RDF directly integrates the demand and forecast parameters between the Science Platform and PDS tables using the RAP data
exchange layer (RDX) as needed. Outputs from the forecasting engine will be written to tables prefixed with RSE_FCST_*
. Outputs from RDF back into the data exchange layer will be in tables prefixed with RDF_APPR_FCST_*
.
For more details on importing the forecasts to RDF after they are generated, refer to the RDF Implementation Guide.
Migrate Data Between Environments
The process of moving all your data from one cloud environment to another is referred to as a “lift-and-shift” process. It is common to perform all of the dataload activities in this chapter in one environment, then have the final dataset copied into another environment (instead of reloading it all from the beginning). This activity is performed by Oracle and can be requested using a Service Request. The lift-and-shift process can take several days to complete, depending on data volumes and how many other Oracle applications may be involved. It is expected that you will raise SRs to schedule the activity at least 2-3 weeks in advance of the target date.

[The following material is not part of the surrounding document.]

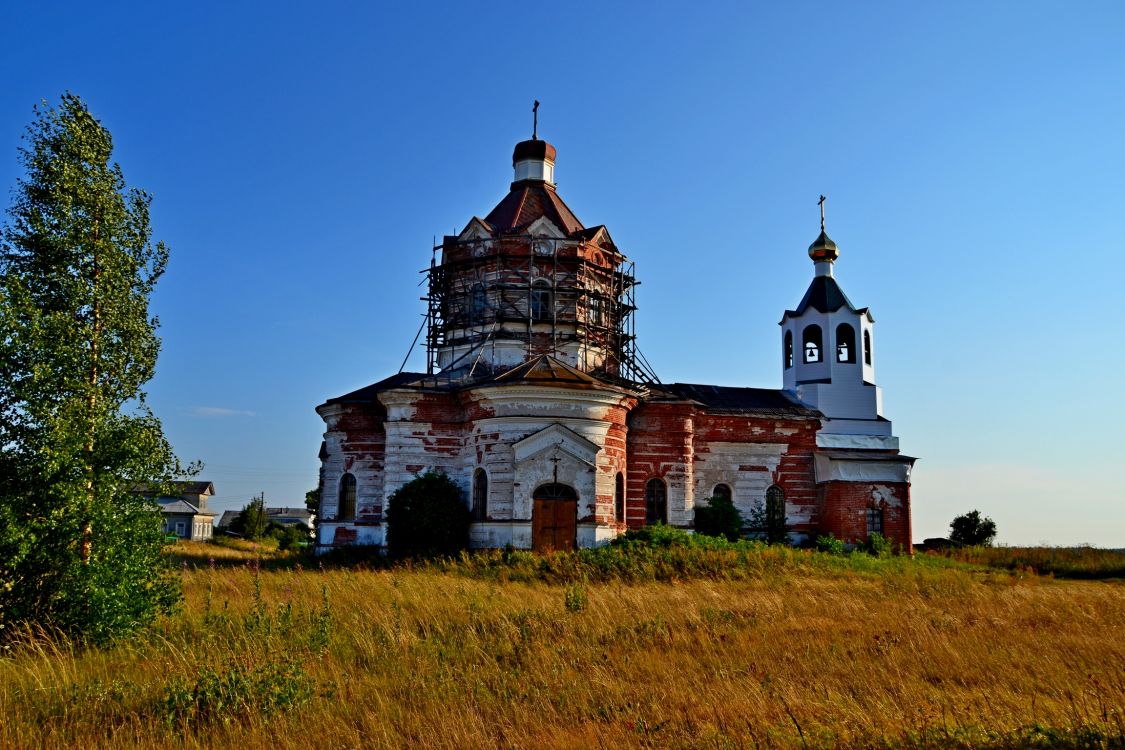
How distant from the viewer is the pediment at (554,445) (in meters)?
23.0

When requesting the activity, you may specify if you need to migrate the entire database (both data and structures) or only the data. The first time doing this process must be a full migration of data and structures to synchronize the source and target environments. It is currently recommended to begin your implementation in the Production environment to avoid needing a lift-and-shift in order to go live. Around the time of your go-live date, you can request a lift-and-shift be done into your non-production environments to synchronize the data for future use.
Note:
The product versions between the source and target must be aligned. It is the project team’s responsibility to plan for appropriate upgrades and lift-and-shift activities such that this will be true.